Walking Away from Our Heritage?
How did a Walmart end up across the road from the Victorian farmhouse where I grew up? Because my family and I walked away from our heritage.
My great-grandparents came to Wisconsin from Germany around 1870. First, they bought 20 acres of swamp land. Then somehow, they managed to acquire an excellent farm not far from town with barns and a house already built. When there was the opportunity, they added neighboring farms. More barns were built, purebred Holsteins grazed in the pastures. There were fields of grain, corn, gardens, woods, sheep, pigs, chickens. Work horses, retired by the time I was in grade school, were kept and fed in a remote barn, running free. The farm became my grandfather’s responsibility around 1910, then in the 1940s my father, an only child, was expected to carry on. He did, trying to forge a more up-to-date dairy farm, sometimes in conflict with my grandfather’s interest in a diversified operation.
So, in 1961 my dad sold his part of the farm and the cows and left Wisconsin to try his hand at dairying the modern way in Arizona. I think now this was his mid-life crisis, his way to assert himself, thinking that he would never have his own way with my grandfather in charge. Two years later my grandfather was dead.

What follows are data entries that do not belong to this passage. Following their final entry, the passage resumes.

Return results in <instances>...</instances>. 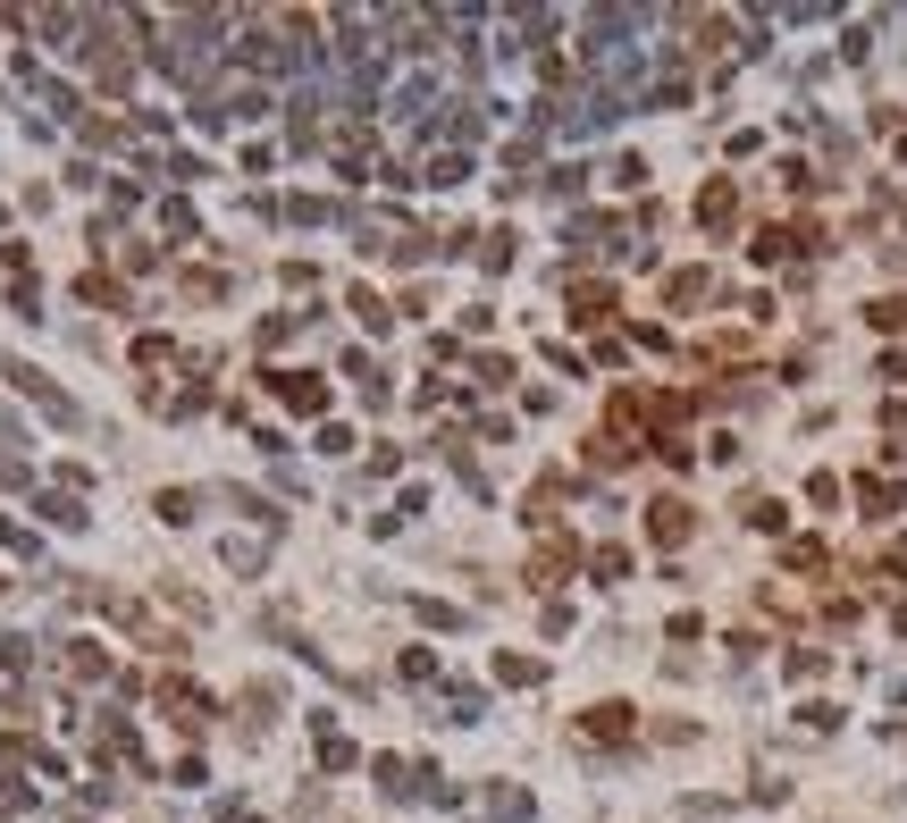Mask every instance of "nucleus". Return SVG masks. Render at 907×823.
<instances>
[{
    "instance_id": "obj_1",
    "label": "nucleus",
    "mask_w": 907,
    "mask_h": 823,
    "mask_svg": "<svg viewBox=\"0 0 907 823\" xmlns=\"http://www.w3.org/2000/svg\"><path fill=\"white\" fill-rule=\"evenodd\" d=\"M0 379L17 387V395H34V404L51 412V420H76V404H67V395H60V387H51V379H42L34 362H17V353H0Z\"/></svg>"
},
{
    "instance_id": "obj_2",
    "label": "nucleus",
    "mask_w": 907,
    "mask_h": 823,
    "mask_svg": "<svg viewBox=\"0 0 907 823\" xmlns=\"http://www.w3.org/2000/svg\"><path fill=\"white\" fill-rule=\"evenodd\" d=\"M160 706H168V723H177V731H202V723H211V697L193 689V681H160Z\"/></svg>"
},
{
    "instance_id": "obj_3",
    "label": "nucleus",
    "mask_w": 907,
    "mask_h": 823,
    "mask_svg": "<svg viewBox=\"0 0 907 823\" xmlns=\"http://www.w3.org/2000/svg\"><path fill=\"white\" fill-rule=\"evenodd\" d=\"M60 672H67V681H110V647H93V638H67V647H60Z\"/></svg>"
},
{
    "instance_id": "obj_4",
    "label": "nucleus",
    "mask_w": 907,
    "mask_h": 823,
    "mask_svg": "<svg viewBox=\"0 0 907 823\" xmlns=\"http://www.w3.org/2000/svg\"><path fill=\"white\" fill-rule=\"evenodd\" d=\"M647 539H656V546H681L689 539V505H681V496H656V505H647Z\"/></svg>"
},
{
    "instance_id": "obj_5",
    "label": "nucleus",
    "mask_w": 907,
    "mask_h": 823,
    "mask_svg": "<svg viewBox=\"0 0 907 823\" xmlns=\"http://www.w3.org/2000/svg\"><path fill=\"white\" fill-rule=\"evenodd\" d=\"M731 219H740V186H722V177H715V186L697 193V227H715V236H722Z\"/></svg>"
},
{
    "instance_id": "obj_6",
    "label": "nucleus",
    "mask_w": 907,
    "mask_h": 823,
    "mask_svg": "<svg viewBox=\"0 0 907 823\" xmlns=\"http://www.w3.org/2000/svg\"><path fill=\"white\" fill-rule=\"evenodd\" d=\"M706 294H715V278H706V269H672V278H664V303H672V312L706 303Z\"/></svg>"
},
{
    "instance_id": "obj_7",
    "label": "nucleus",
    "mask_w": 907,
    "mask_h": 823,
    "mask_svg": "<svg viewBox=\"0 0 907 823\" xmlns=\"http://www.w3.org/2000/svg\"><path fill=\"white\" fill-rule=\"evenodd\" d=\"M76 303H101V312H126V286L110 278V269H85V278H76Z\"/></svg>"
},
{
    "instance_id": "obj_8",
    "label": "nucleus",
    "mask_w": 907,
    "mask_h": 823,
    "mask_svg": "<svg viewBox=\"0 0 907 823\" xmlns=\"http://www.w3.org/2000/svg\"><path fill=\"white\" fill-rule=\"evenodd\" d=\"M278 395H286L294 412H319V404H328V387H319L312 370H278Z\"/></svg>"
},
{
    "instance_id": "obj_9",
    "label": "nucleus",
    "mask_w": 907,
    "mask_h": 823,
    "mask_svg": "<svg viewBox=\"0 0 907 823\" xmlns=\"http://www.w3.org/2000/svg\"><path fill=\"white\" fill-rule=\"evenodd\" d=\"M479 807H488V823H530V798L513 790V782H496V790L479 798Z\"/></svg>"
},
{
    "instance_id": "obj_10",
    "label": "nucleus",
    "mask_w": 907,
    "mask_h": 823,
    "mask_svg": "<svg viewBox=\"0 0 907 823\" xmlns=\"http://www.w3.org/2000/svg\"><path fill=\"white\" fill-rule=\"evenodd\" d=\"M605 312H614V286H571V319L580 328H596Z\"/></svg>"
},
{
    "instance_id": "obj_11",
    "label": "nucleus",
    "mask_w": 907,
    "mask_h": 823,
    "mask_svg": "<svg viewBox=\"0 0 907 823\" xmlns=\"http://www.w3.org/2000/svg\"><path fill=\"white\" fill-rule=\"evenodd\" d=\"M589 739H630V706H589Z\"/></svg>"
},
{
    "instance_id": "obj_12",
    "label": "nucleus",
    "mask_w": 907,
    "mask_h": 823,
    "mask_svg": "<svg viewBox=\"0 0 907 823\" xmlns=\"http://www.w3.org/2000/svg\"><path fill=\"white\" fill-rule=\"evenodd\" d=\"M564 571H571V546H564V539H555V546H538V564H530V580H538V588H555Z\"/></svg>"
},
{
    "instance_id": "obj_13",
    "label": "nucleus",
    "mask_w": 907,
    "mask_h": 823,
    "mask_svg": "<svg viewBox=\"0 0 907 823\" xmlns=\"http://www.w3.org/2000/svg\"><path fill=\"white\" fill-rule=\"evenodd\" d=\"M496 681H513V689H538V681H546V664H538V656H496Z\"/></svg>"
},
{
    "instance_id": "obj_14",
    "label": "nucleus",
    "mask_w": 907,
    "mask_h": 823,
    "mask_svg": "<svg viewBox=\"0 0 907 823\" xmlns=\"http://www.w3.org/2000/svg\"><path fill=\"white\" fill-rule=\"evenodd\" d=\"M857 496H866L874 512H899V505H907V488H899V479H857Z\"/></svg>"
},
{
    "instance_id": "obj_15",
    "label": "nucleus",
    "mask_w": 907,
    "mask_h": 823,
    "mask_svg": "<svg viewBox=\"0 0 907 823\" xmlns=\"http://www.w3.org/2000/svg\"><path fill=\"white\" fill-rule=\"evenodd\" d=\"M470 177V152H454V143H445L438 160H429V186H463Z\"/></svg>"
},
{
    "instance_id": "obj_16",
    "label": "nucleus",
    "mask_w": 907,
    "mask_h": 823,
    "mask_svg": "<svg viewBox=\"0 0 907 823\" xmlns=\"http://www.w3.org/2000/svg\"><path fill=\"white\" fill-rule=\"evenodd\" d=\"M269 714H278V689H269V681H261V689H244V723L261 731V723H269Z\"/></svg>"
},
{
    "instance_id": "obj_17",
    "label": "nucleus",
    "mask_w": 907,
    "mask_h": 823,
    "mask_svg": "<svg viewBox=\"0 0 907 823\" xmlns=\"http://www.w3.org/2000/svg\"><path fill=\"white\" fill-rule=\"evenodd\" d=\"M319 764H328V773H344V764H353V739H344V731H319Z\"/></svg>"
},
{
    "instance_id": "obj_18",
    "label": "nucleus",
    "mask_w": 907,
    "mask_h": 823,
    "mask_svg": "<svg viewBox=\"0 0 907 823\" xmlns=\"http://www.w3.org/2000/svg\"><path fill=\"white\" fill-rule=\"evenodd\" d=\"M186 294H193V303H219L227 278H219V269H186Z\"/></svg>"
},
{
    "instance_id": "obj_19",
    "label": "nucleus",
    "mask_w": 907,
    "mask_h": 823,
    "mask_svg": "<svg viewBox=\"0 0 907 823\" xmlns=\"http://www.w3.org/2000/svg\"><path fill=\"white\" fill-rule=\"evenodd\" d=\"M42 512H51V521H60V530H85V505H76V496H67V488H60V496H42Z\"/></svg>"
},
{
    "instance_id": "obj_20",
    "label": "nucleus",
    "mask_w": 907,
    "mask_h": 823,
    "mask_svg": "<svg viewBox=\"0 0 907 823\" xmlns=\"http://www.w3.org/2000/svg\"><path fill=\"white\" fill-rule=\"evenodd\" d=\"M589 564H596V580H605V588H614V580H622V571H630V555H622V546H596Z\"/></svg>"
},
{
    "instance_id": "obj_21",
    "label": "nucleus",
    "mask_w": 907,
    "mask_h": 823,
    "mask_svg": "<svg viewBox=\"0 0 907 823\" xmlns=\"http://www.w3.org/2000/svg\"><path fill=\"white\" fill-rule=\"evenodd\" d=\"M26 807H34V790H26V782H0V823H17Z\"/></svg>"
},
{
    "instance_id": "obj_22",
    "label": "nucleus",
    "mask_w": 907,
    "mask_h": 823,
    "mask_svg": "<svg viewBox=\"0 0 907 823\" xmlns=\"http://www.w3.org/2000/svg\"><path fill=\"white\" fill-rule=\"evenodd\" d=\"M479 269H513V236H504V227L488 236V244H479Z\"/></svg>"
},
{
    "instance_id": "obj_23",
    "label": "nucleus",
    "mask_w": 907,
    "mask_h": 823,
    "mask_svg": "<svg viewBox=\"0 0 907 823\" xmlns=\"http://www.w3.org/2000/svg\"><path fill=\"white\" fill-rule=\"evenodd\" d=\"M135 362H143V370H168V362H177V345H168V337H143V345H135Z\"/></svg>"
},
{
    "instance_id": "obj_24",
    "label": "nucleus",
    "mask_w": 907,
    "mask_h": 823,
    "mask_svg": "<svg viewBox=\"0 0 907 823\" xmlns=\"http://www.w3.org/2000/svg\"><path fill=\"white\" fill-rule=\"evenodd\" d=\"M866 319H874V328H891V337H907V303H899V294H891V303H874Z\"/></svg>"
},
{
    "instance_id": "obj_25",
    "label": "nucleus",
    "mask_w": 907,
    "mask_h": 823,
    "mask_svg": "<svg viewBox=\"0 0 907 823\" xmlns=\"http://www.w3.org/2000/svg\"><path fill=\"white\" fill-rule=\"evenodd\" d=\"M160 521H193V488H168L160 496Z\"/></svg>"
},
{
    "instance_id": "obj_26",
    "label": "nucleus",
    "mask_w": 907,
    "mask_h": 823,
    "mask_svg": "<svg viewBox=\"0 0 907 823\" xmlns=\"http://www.w3.org/2000/svg\"><path fill=\"white\" fill-rule=\"evenodd\" d=\"M445 714L454 723H479V689H445Z\"/></svg>"
},
{
    "instance_id": "obj_27",
    "label": "nucleus",
    "mask_w": 907,
    "mask_h": 823,
    "mask_svg": "<svg viewBox=\"0 0 907 823\" xmlns=\"http://www.w3.org/2000/svg\"><path fill=\"white\" fill-rule=\"evenodd\" d=\"M227 571H261V546H252V539H227Z\"/></svg>"
},
{
    "instance_id": "obj_28",
    "label": "nucleus",
    "mask_w": 907,
    "mask_h": 823,
    "mask_svg": "<svg viewBox=\"0 0 907 823\" xmlns=\"http://www.w3.org/2000/svg\"><path fill=\"white\" fill-rule=\"evenodd\" d=\"M0 34H9V17H0Z\"/></svg>"
}]
</instances>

The situation my father had fled turned out to be transitory, but his response to it had permanent consequences.
My grandmother struggled to keep the farm going with the help of a long-time hired man. Eventually it became too much, and she was tempted to sell. By that time, I was in my 20s. She called and asked me, “Would you ever want to come back and run the farm?” How could I answer that question—as immature as I was, and as enormous as the prospect seemed to be in comparison with studying, passing tests and trying to graduate from college?
She did sell the farm in 1966. The buyer sold off the fields closest to town for strip mall-type commercial development. Houses are now in the subdivided woods, and a pizza place is where my grandparents’ house used to be. Their house itself was intentionally set on fire as an exercise for the fire department. And yes, the most recent affront to the dreams of the homestead farmers—there’s a Walmart on the acres that used to be the sugar beet field across the road. Meantime, the former center of our little town is bereft of thriving businesses.
Those who sold off the land for unfortunate development have moved on, but the results of their decisions dictate the future, the pattern of all the lives that come after.
Owners are transitory. What they leave behind is more permanent. It can direct the future of the community—for good, or not.
Now with all the ownership changes in Laguna Beach, with all the grand expectations, will we walk away from our heritage and let our future be directed by these new owners’ images of what our town should become?
So far by our conscientious respect for our city, its sea and landscapes, we citizens have protected Laguna Beach from the typical development mistakes that other communities have made. We too are transitory, but our good decisions, in keeping with those who have come before, will mean Laguna will live on as the remarkable, charming and inspiring place we love—for the ages.
Ann Christoph is a landscape architect and former City Council member.